MONITOR, Jakarta – Fenomena jatuhnya harga minyak dunia di tengah pandemi virus Corona menyita perhatian masyarakat dunia, termasuk Indonesia. Data Bloomberg Kamis (17/4) mencatat, harga minyak Brent untuk kontrak Juni 2020 sebesar US$ 27,82 per barel. Sementara harga minyak West Texas Intermediate (WTI) untuk kontrak Mei 2020 US$ 19,92 per barel.
Komisaris Utama Perusahaan Gas Negara (PGN), Arcandra Tahar, mengatakan hampir tidak banyak yang memprediksi bahwa harga minya dunia ini bakal jatuh begitu dalam.
“Hampir tidak banyak yang memprediksi harga minyak dunia bakal jatuh begitu dalam. Namun ada banyak pelajaran yang sebenarnya bisa kita gali dari pergerakan harga minyak dunia selama tahun 2020 ini,” ujar Arcandra Tahar dalam keterangannya di laman Instagram, yang dikutip MONITOR, Sabtu (18/4).
Arcandra mengungkapkan, jauh sebelum wabah COVID 19 meluas ke seluruh dunia, harga minyak di awal Maret sudah jatuh ke level US$ 45 per barel. Berawal dari kegagalan pertemuan OPEC+ di Vienna pada 5-6 Maret menyepakati pemangkasan produksi sebesar 1,5 juta barel per hari selama 2020.
Ia menjelaskan, saat itu Arab Saudi beserta OPEC siap untuk memangkas produksi 1 juta barel dan sisanya 500 ribu barel oleh Rusia sebagai bagian dari OPEC+. Tapi permintaan Arab Saudi tersebut ditolak.

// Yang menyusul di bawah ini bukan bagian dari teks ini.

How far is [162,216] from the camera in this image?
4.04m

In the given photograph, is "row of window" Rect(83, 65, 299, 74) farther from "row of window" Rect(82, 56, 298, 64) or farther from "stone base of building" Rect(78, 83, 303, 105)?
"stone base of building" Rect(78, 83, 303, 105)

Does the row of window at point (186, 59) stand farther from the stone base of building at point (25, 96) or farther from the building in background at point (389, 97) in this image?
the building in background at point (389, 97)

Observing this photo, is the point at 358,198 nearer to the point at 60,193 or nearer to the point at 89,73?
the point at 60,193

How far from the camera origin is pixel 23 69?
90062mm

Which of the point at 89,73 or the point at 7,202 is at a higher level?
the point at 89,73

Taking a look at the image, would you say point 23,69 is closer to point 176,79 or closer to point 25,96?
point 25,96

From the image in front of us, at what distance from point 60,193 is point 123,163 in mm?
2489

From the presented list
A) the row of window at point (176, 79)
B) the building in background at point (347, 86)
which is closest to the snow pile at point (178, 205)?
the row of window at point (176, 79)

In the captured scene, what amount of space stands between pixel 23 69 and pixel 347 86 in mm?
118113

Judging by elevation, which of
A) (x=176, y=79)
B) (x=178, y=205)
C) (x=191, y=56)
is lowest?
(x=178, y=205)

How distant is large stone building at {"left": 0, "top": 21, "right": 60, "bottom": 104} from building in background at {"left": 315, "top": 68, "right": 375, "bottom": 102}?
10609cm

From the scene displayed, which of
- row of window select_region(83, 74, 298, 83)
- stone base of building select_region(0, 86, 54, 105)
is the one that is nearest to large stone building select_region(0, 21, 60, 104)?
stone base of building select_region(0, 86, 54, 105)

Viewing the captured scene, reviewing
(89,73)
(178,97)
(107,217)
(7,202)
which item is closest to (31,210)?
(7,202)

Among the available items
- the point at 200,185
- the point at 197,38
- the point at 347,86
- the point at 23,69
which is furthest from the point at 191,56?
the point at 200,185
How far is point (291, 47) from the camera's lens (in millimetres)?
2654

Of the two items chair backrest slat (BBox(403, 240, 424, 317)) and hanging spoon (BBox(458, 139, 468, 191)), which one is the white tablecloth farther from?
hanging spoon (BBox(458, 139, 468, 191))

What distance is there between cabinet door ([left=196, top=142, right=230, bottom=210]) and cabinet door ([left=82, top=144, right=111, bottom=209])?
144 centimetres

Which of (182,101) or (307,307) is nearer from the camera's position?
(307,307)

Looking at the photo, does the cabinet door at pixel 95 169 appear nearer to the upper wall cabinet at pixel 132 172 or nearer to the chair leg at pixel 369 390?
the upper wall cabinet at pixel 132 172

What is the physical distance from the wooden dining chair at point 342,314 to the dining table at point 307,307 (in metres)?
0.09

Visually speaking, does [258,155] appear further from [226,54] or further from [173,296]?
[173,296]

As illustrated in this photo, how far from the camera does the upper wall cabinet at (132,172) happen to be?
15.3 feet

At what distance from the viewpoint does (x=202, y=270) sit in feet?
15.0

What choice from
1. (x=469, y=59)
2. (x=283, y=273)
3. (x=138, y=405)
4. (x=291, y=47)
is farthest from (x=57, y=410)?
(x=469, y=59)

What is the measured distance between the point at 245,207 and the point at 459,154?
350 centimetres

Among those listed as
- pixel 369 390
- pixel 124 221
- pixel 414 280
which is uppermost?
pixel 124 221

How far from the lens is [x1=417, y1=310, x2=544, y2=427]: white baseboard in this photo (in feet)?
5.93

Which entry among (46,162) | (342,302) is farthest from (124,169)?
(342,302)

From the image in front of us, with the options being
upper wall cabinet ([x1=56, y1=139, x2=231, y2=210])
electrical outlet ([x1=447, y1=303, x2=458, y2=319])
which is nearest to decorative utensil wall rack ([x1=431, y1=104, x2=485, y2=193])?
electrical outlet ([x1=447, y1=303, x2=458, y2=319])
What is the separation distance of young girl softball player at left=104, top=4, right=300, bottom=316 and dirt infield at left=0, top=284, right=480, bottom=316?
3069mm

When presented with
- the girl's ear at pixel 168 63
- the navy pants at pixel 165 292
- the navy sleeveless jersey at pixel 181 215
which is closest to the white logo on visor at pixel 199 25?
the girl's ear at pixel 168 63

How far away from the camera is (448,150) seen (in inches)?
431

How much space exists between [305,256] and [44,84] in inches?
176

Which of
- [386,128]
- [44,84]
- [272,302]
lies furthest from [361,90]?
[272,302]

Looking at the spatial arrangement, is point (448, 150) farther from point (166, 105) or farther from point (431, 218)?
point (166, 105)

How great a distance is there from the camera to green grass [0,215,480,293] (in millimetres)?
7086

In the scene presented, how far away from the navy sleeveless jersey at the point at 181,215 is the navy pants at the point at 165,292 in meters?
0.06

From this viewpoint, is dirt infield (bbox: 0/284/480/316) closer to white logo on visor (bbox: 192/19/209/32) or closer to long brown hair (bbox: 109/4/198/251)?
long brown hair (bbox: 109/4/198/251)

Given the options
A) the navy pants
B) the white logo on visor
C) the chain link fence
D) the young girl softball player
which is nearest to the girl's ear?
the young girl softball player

“Dalam kacamata bisnis minyak dunia, langkah Rusia itu tidak mengejutkan. Karena sesungguhnya mereka khawatir jika produksi dipangkas, maka pasarnya akan digantikan oleh Amerika Serikat (AS),” terang mantan Wakil Menteri Energi dan Sumber Daya Mineral (ESDM) ini.
AS sendiri, terang Arcandra, saat ini sudah menjadi produsen minyak dunia. Selama 10 tahun terakhir produksi minyak AS naik dari sekitar 5 juta barel per hari pada tahun 2010 menjadi 13 juta barel per hari pada tahun 2020. Dari jumlah produksi itu, sekitar 4 juta barel harus di jual ke pasar.
Dengan kelebihan produksi sebesar itulah AS dinilai akan mengambil keuntungan jika OPEC+ memangkas produksi. Arcandra pun menilai AS punya kepentingan agar harga minyak dunia selalu diatas US$ 40 per barel.
“Ini mengingat biaya produksi minyak di AS berkisar antara US$ 40 – US$ 50 per barel,” jelasnya.
“Kini setelah harga minyak justru turun dibawah US$ 30 per dollar, siapa yang diuntungkan?” tanya dia.
Arcandra menjelaskan, biaya produksi minyak di Arab Saudi sekitar US$ 10 – US$ 15 per barel. Sementara Rusia rata-rata biaya produksi minyaknya US$ 30 per barel. Jika situasi harga minyak rendah ini berlangsung lama, tentu yang biaya produksinya mahal yang bakal rugi besar.
“Jadi siapa yang paling diuntungkan? Tentunya konsumen atau importir minyak yang bisa mengoptimalkan peluang ini untuk kepentingan jangka panjang. Apalagi dampak virus Corona diproyeksikan akan semakin membuat harga minyak dunia bertahan di level harga rendah dalam waktu lama,” pungkas Asrcandra.